What is Airbus and Boeing doing to stop Chinese rivals? 1

China becomes a threat to the international aviation industry and producers of aircrafts. Airbus and Boeing are teaming up with smaller regional rivals to boost sales at the lower end of their $100 billion-a-year commercial plane duopoly, posing stiff competition to China’s efforts to grow its presence in the sector, said industry analysts.

US planemaker Boeing Co and Brazil’s Embraer SA said on Thursday that they were discussing a “potential combination” widely assumed to focus on jetliners, confirming a report in the Wall Street Journal.

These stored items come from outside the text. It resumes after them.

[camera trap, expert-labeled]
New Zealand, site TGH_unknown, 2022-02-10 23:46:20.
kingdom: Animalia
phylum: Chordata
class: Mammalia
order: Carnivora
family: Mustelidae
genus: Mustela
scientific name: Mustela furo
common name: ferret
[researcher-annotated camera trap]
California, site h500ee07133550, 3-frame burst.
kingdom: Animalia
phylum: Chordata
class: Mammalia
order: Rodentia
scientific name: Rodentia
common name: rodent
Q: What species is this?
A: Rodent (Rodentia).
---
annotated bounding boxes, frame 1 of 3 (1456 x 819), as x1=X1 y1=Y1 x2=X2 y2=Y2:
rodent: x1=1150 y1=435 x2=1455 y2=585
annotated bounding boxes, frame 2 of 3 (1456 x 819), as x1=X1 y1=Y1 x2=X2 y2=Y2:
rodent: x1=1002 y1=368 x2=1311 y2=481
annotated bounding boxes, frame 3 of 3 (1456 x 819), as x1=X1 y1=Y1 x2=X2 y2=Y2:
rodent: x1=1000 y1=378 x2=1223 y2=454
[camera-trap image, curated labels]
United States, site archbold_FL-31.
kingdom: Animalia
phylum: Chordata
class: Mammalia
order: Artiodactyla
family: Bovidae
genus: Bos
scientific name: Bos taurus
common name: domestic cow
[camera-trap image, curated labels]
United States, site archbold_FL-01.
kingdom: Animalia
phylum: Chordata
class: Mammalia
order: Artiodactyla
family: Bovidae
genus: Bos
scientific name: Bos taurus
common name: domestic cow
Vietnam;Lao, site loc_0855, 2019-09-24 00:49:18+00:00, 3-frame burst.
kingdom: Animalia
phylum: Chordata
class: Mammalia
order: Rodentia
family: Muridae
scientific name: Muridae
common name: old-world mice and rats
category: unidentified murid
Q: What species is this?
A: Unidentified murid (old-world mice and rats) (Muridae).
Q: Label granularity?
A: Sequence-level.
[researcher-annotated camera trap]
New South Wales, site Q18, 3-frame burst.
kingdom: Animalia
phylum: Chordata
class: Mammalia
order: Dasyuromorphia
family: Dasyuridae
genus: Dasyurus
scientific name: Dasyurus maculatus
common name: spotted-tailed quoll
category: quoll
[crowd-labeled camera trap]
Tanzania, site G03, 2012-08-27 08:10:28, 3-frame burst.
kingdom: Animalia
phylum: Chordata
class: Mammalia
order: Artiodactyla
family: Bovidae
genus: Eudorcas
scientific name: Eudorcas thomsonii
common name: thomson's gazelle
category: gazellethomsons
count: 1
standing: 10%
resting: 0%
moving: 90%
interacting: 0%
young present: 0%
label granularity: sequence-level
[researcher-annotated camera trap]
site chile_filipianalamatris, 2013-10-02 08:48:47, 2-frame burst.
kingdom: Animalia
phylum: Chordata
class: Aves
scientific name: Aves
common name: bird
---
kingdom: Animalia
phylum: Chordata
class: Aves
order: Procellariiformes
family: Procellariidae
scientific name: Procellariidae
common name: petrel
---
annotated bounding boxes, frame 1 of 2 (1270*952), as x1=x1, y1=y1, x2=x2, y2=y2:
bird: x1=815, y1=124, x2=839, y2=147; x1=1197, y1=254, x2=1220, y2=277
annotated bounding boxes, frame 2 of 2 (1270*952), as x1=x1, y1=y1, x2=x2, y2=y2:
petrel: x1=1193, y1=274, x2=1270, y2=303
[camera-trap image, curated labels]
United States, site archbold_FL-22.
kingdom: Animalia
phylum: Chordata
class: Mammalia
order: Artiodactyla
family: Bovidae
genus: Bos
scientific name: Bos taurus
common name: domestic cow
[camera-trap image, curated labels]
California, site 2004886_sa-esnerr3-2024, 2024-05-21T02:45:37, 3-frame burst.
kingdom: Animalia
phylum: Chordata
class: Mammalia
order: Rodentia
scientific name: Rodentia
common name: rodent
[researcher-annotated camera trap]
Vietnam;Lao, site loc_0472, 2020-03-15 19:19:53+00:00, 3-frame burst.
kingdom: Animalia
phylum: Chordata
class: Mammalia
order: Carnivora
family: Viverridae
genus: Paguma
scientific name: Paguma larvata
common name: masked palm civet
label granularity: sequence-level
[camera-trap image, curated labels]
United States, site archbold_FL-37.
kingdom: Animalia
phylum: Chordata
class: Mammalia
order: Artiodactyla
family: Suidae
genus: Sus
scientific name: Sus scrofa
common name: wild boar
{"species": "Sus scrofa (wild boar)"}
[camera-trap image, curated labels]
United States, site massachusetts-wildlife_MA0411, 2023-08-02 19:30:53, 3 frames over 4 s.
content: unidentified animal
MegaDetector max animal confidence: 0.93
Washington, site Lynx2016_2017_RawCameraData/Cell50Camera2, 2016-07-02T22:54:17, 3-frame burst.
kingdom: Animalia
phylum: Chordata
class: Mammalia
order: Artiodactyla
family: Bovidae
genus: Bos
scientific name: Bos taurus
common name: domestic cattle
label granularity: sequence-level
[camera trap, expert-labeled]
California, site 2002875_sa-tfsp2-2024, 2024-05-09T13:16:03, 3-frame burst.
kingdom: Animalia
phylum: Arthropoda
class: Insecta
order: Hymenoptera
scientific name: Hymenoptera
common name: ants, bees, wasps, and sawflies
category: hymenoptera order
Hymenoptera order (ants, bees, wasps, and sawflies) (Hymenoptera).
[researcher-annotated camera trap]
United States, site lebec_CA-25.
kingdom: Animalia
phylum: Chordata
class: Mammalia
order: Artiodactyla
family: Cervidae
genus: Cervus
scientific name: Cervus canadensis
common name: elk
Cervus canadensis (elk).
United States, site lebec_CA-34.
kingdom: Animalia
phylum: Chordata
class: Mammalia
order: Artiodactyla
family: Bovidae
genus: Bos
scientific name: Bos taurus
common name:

News of the talks comes just two months after Boeing’s European arch-rival Airbus agreed to buy a majority stake in Bombardier Inc’s 110 to 130-seat C Series jets, the Canadian rival of Embraer’s biggest E-Jets.

Lin Zhijie, an aviation industry analyst and columnist at Carnoc.com, one of China’s largest civil aviation web portals, said: “The potential combination of Boeing and Embraer or the potential purchase of Embraer’s narrow-body aircraft business is likely to pose a more severe challenge to China and hurt prospects for its C919 aircraft.”

“Earlier, Commercial Aircraft Corp of China, Bombardier and Embraer were in competition for market share and would have competed with Boeing and Airbus for the same,” Lin said.

“However, with Airbus acquiring the C Series of Bombardier and Boeing further improving its product portfolio, their advantages will get further strengthened,” he added.

Both Embraer’s E-Jets, which generally range between 70 and 130 seats, and to a greater extent Bombardier’s C Series, overlap at the margins of the big-airplane portfolios of Airbus and Boeing, but the products are mainly seen as complementary. Boeing and Airbus’ smaller planes start at around 125 seats.

Such commercial tie-ups allow plane makers to offer package deals and expand opportunities for generating revenue and profit, a person familiar with the C Series deal said.

Boeing now appears to be a convert to this approach after initially-at least in public-dismissing the deal between Airbus and Bombardier, analysts said on Thursday.

But the proposed alliances, neither of which is finalized, are not simply about tacking on revenue and cash flow, analysts and industry sources said.

First, they could quickly lead to technical overlap. “If Boeing begins to collaborate with Embraer, you could imagine them creating commonality in the Boeing cockpit,” said consultant Jerrold Lundquist, managing director of The Lundquist Group.

Others see similar benefits at Airbus.

More importantly, they broaden the battlefront for the next round of developments in 2030 and beyond: one in which Western jet makers will be up against growing competition from China and Russia and could rely on their new partners to spread the risk.